'The Secret Garden' to open CTC's 90th season - Sept. 6-22

Thursday, September 5, 2013

photo Sarah Grayce Crouch, left, and Ethan Fell portray Mary and Colin in "The Secret Garden."

IF YOU GO• What: "The Secret Garden"• When: 8 p.m. Fridays-Saturdays, Sept. 6-7, 13-14, 20-21; 2:30 p.m. Saturdays and Sundays, Sept. 7, 14-15, 21-22; and 7 p.m. Thursdays, Sept. 12, 19• Where: MainStage, Chattanooga Theatre Centre, 400 River St.• Admission: $30 opening night; otherwise, $12.50-$25• Phone: 423-267-8534• Website: www.TheatreCentre.com

Mike Lees says he was flattered and honored to be invited to direct the first show of the Chattanooga Theatre Centre's 90th season, but he was a bit concerned about finding actors for the challenging primary children's roles in the opening musical "The Secret Garden."
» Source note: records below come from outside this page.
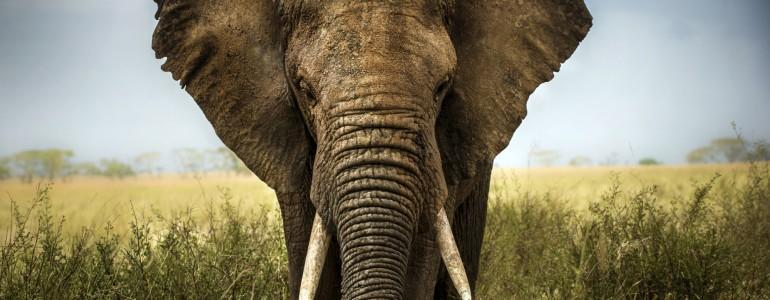 Egy idős kínai nő lehet az illegális elefántcsont-kereskedelem feje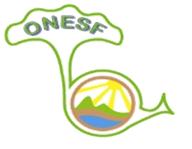 Observatoire National de l'Environnement et du Secteur Forestier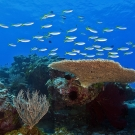 School of blue and yellow fusiliers (Caesio teres) swimming over the top of a plating coral.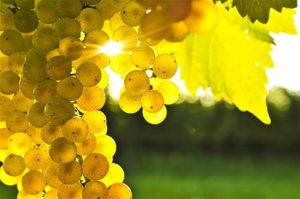shampanskoe-iz-vinogradnyh-listev-3
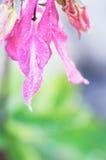 Πέταλα λουλουδιών Aquilegia που καλύπτονται από τις πτώσεις νερού στο θολωμένο κλίμα Στοκ φωτογραφίες με δικαίωμα ελεύθερης χρήσης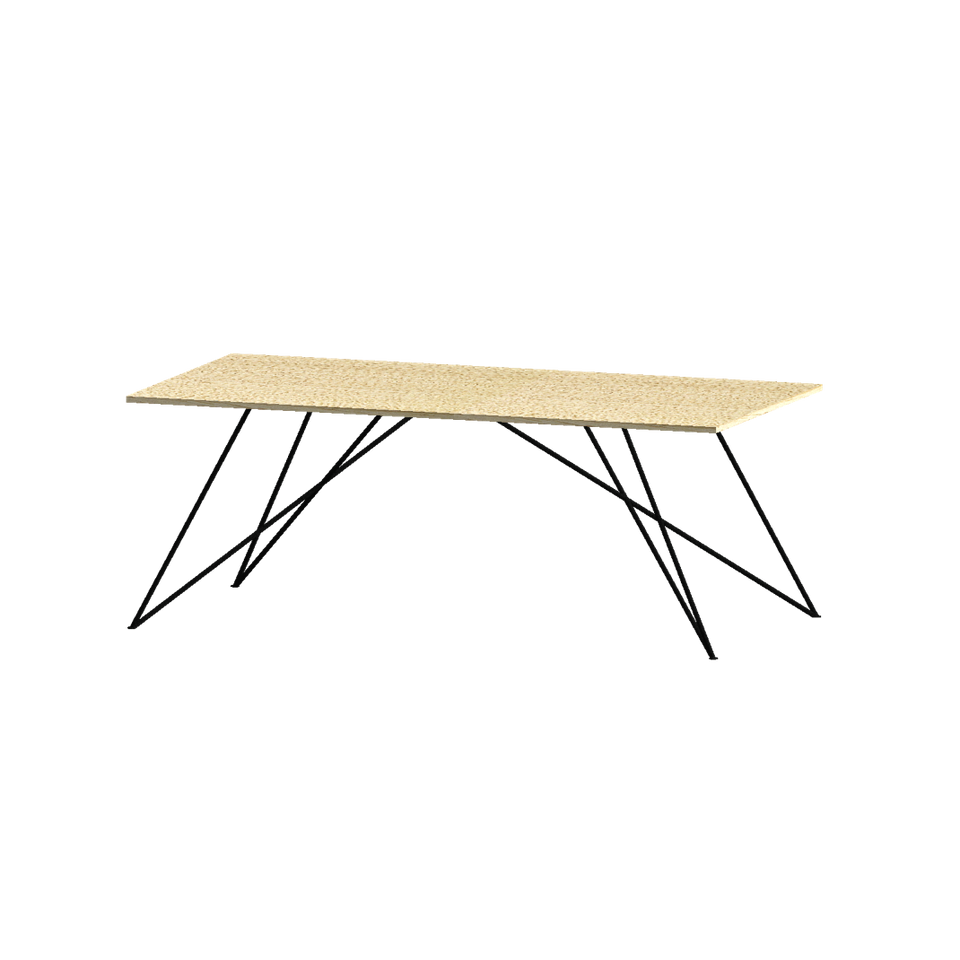 DINING TABLE, RECTANGLE, LARGE - Customer's Product with price 4600.00 ID M2i6qAPsPVX74E8DbTUrF8ZL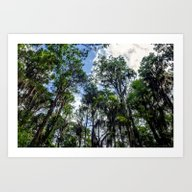 Art Print featuring Swamp Trees With Moss by JMcCool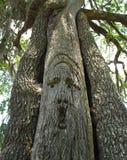 Scultura dell'albero di quercia - fiume di Suwannee Immagine Stock Libera da Diritti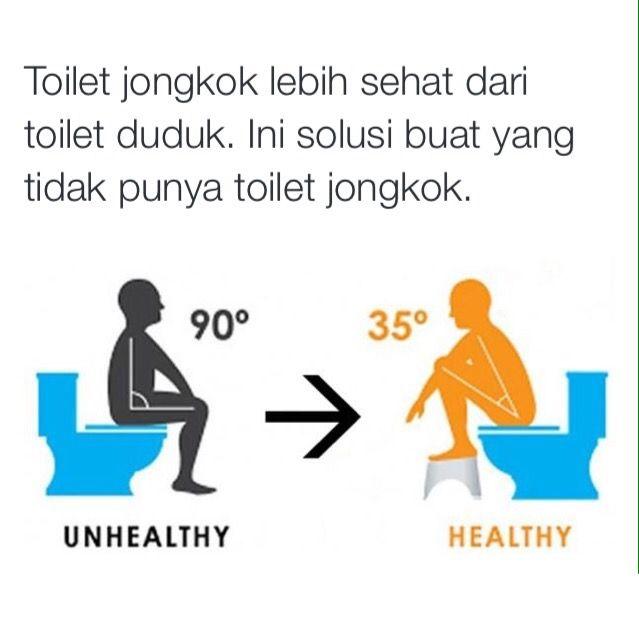Toilet jongkok lebih sehat dari toilet duduk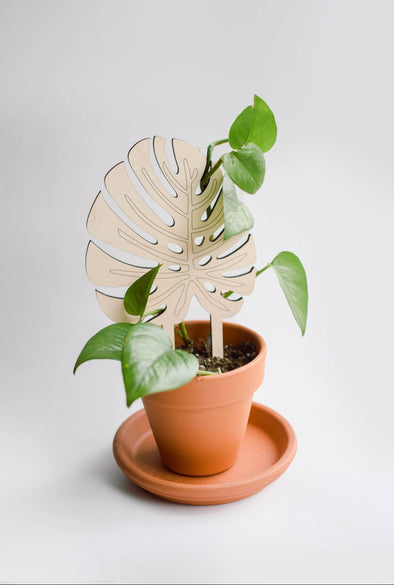 Monstera Plant Trellis
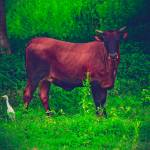 """""""The Red Cow"""" by PhotoOvr"""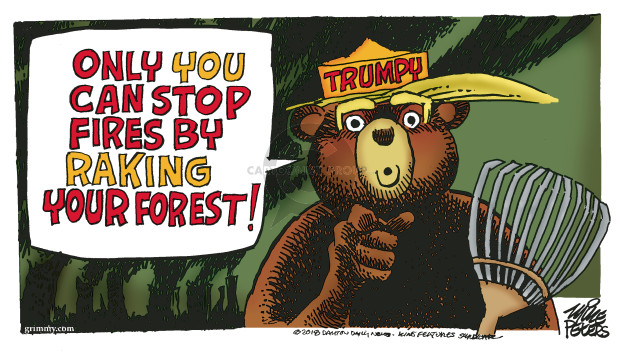 Only you can stop fires by raking your forest. Trumpy.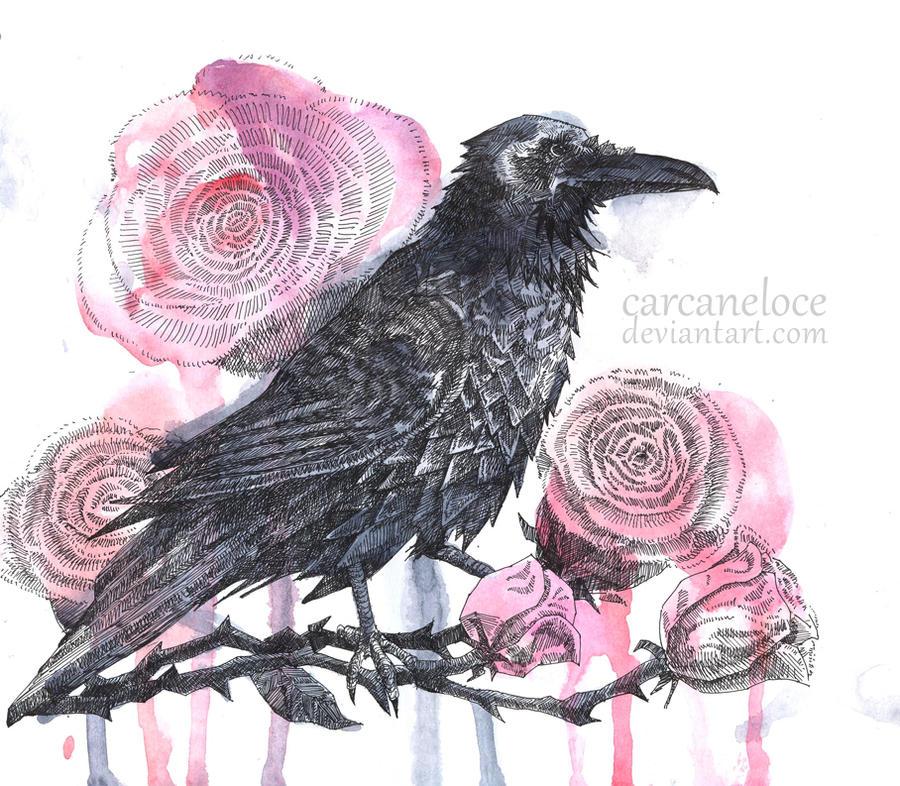 http://fc06.deviantart.net/fs70/i/2011/167/3/6/black_raven__red_roses_by_carcaneloce-d3j2tsc.jpg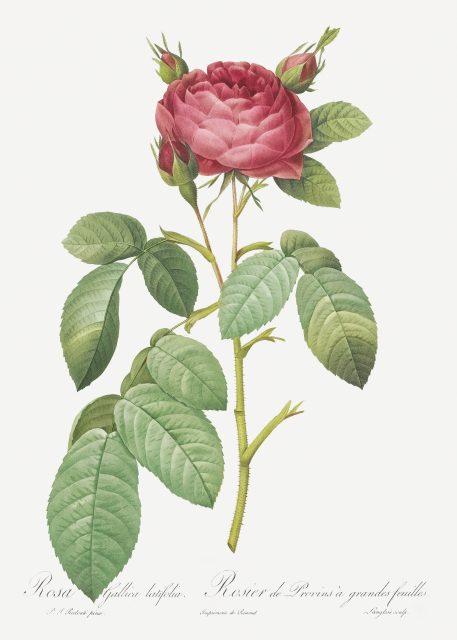 róża róże kwiaty prezent na imieniny urodziny prezent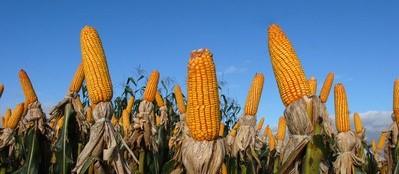 Cotação do milho fecha quarta-feira em recuo na B3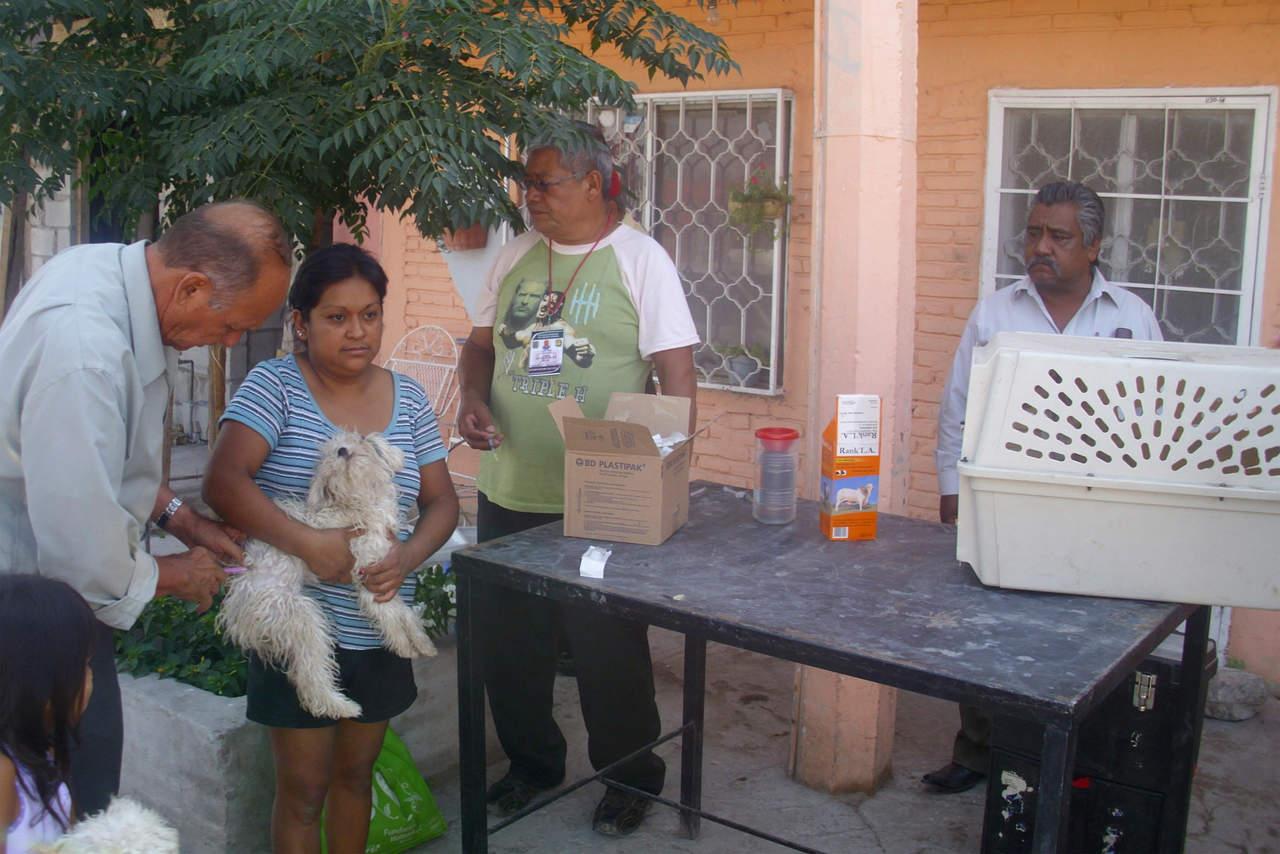 Continúan brigadas de vacunación antirrábica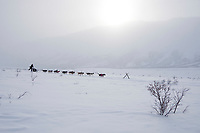 Zack Steer runs on the trail in Ptarmigan Valley shortly after leaving the Rainy Pass checkpoint during the 2010 Iditarod, Southcentral Alaska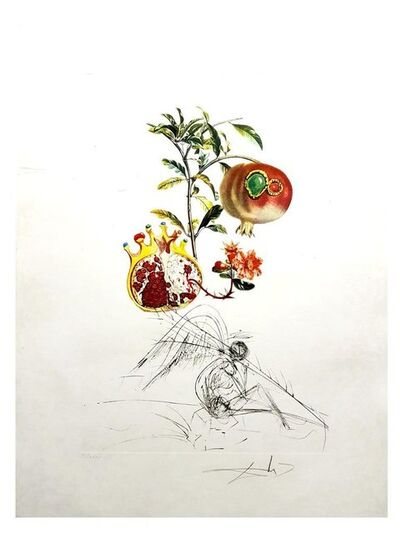 "Salvador Dalí, 'Original Lithograph ""Flordali - Angel and Pomegranate"" by Salvador Dali', 1969"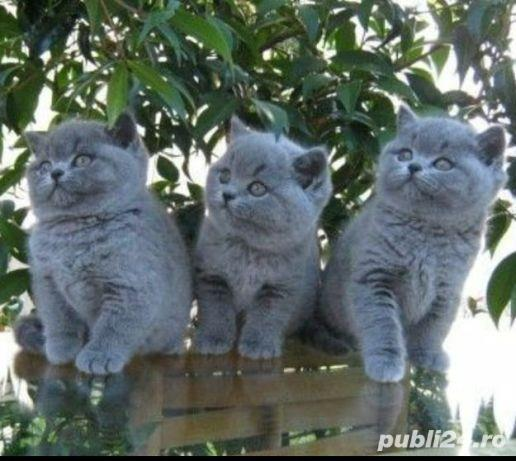 Pisicute british shorthair!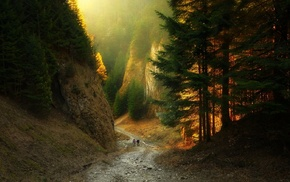 sunlight, canyon, landscape, nature, forest, mountain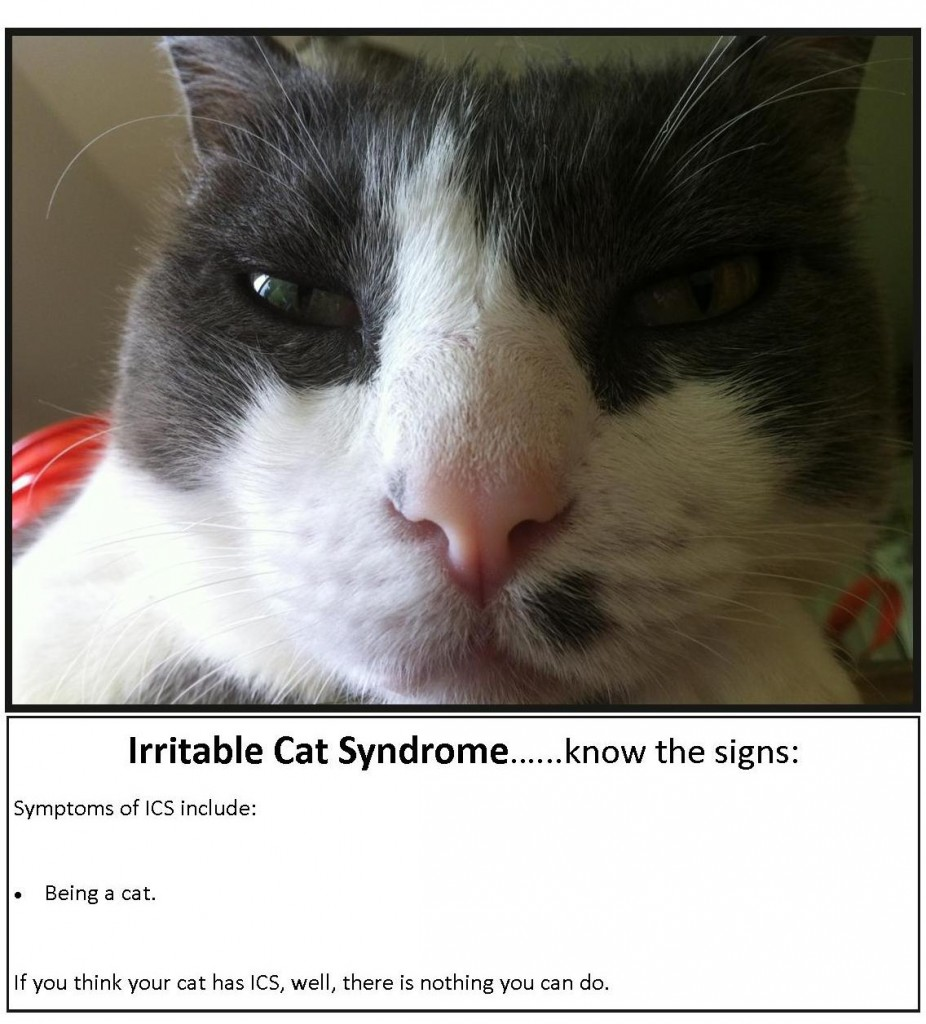 Irritable Cat Syndrome … Know the signs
Would he be able to find youngsters talented in both musical and acting abilities and mature enough to handle these roles, he wondered.

Lees says now he needn't have worried.

"I got really lucky," Lees says. "The theater gods were with me."

The musical based on the classic 1911 story by Frances Hodgson Burnett opens Friday, Sept. 6, and runs for three weekends. The 8 p.m. curtain on opening night will be preceded by the CTC's 90th anniversary gala.

"The Secret Garden," with music from the Tony Award-winning 1991 Broadway musical by Lucy Simon (Carly's sister) and book and lyrics by Marsha Norman, tells the story of Mary Lennox, a sickly and contrary girl who comes to live with her widowed Uncle Archibald in a gloomy English manor after she is orphaned. Her only friend is a bedridden boy named Colin, whose prospects may be dimmer than her own. Only when she finds the key to a secret garden do their prospects and their outlook change.

The musical, which was performed at the CTC in 1993 and in 1997, was chosen by theater officials and an audience poll to be one of the shows for the 90th season. Lees believes its inclusion is due to the uplifting aspect of the story and its musical score.

"It's one of the most beautiful scores I've ever worked with," he says. "The songs are memorable, the harmonies are lush. And there is lots about the story itself that would endear it to an audience."

Part of the story, according to Lees, is told through flashbacks, or memories by the characters of Archibald and Mary. The departed characters of Lily, Archibald's late wife, and Mary's parents, for instance, serve as narrators -- similar to a Greek chorus -- through dialogue and song.

He says the cast has been "magnificent" navigating the staging and the transformation the characters undergo throughout the musical, including the "uncanny ability" of the children's leads, Sarah Grayce Crouch and Ethan Fell.

"I am always overwhelmed by the talent we have in Chattanooga," Lee says.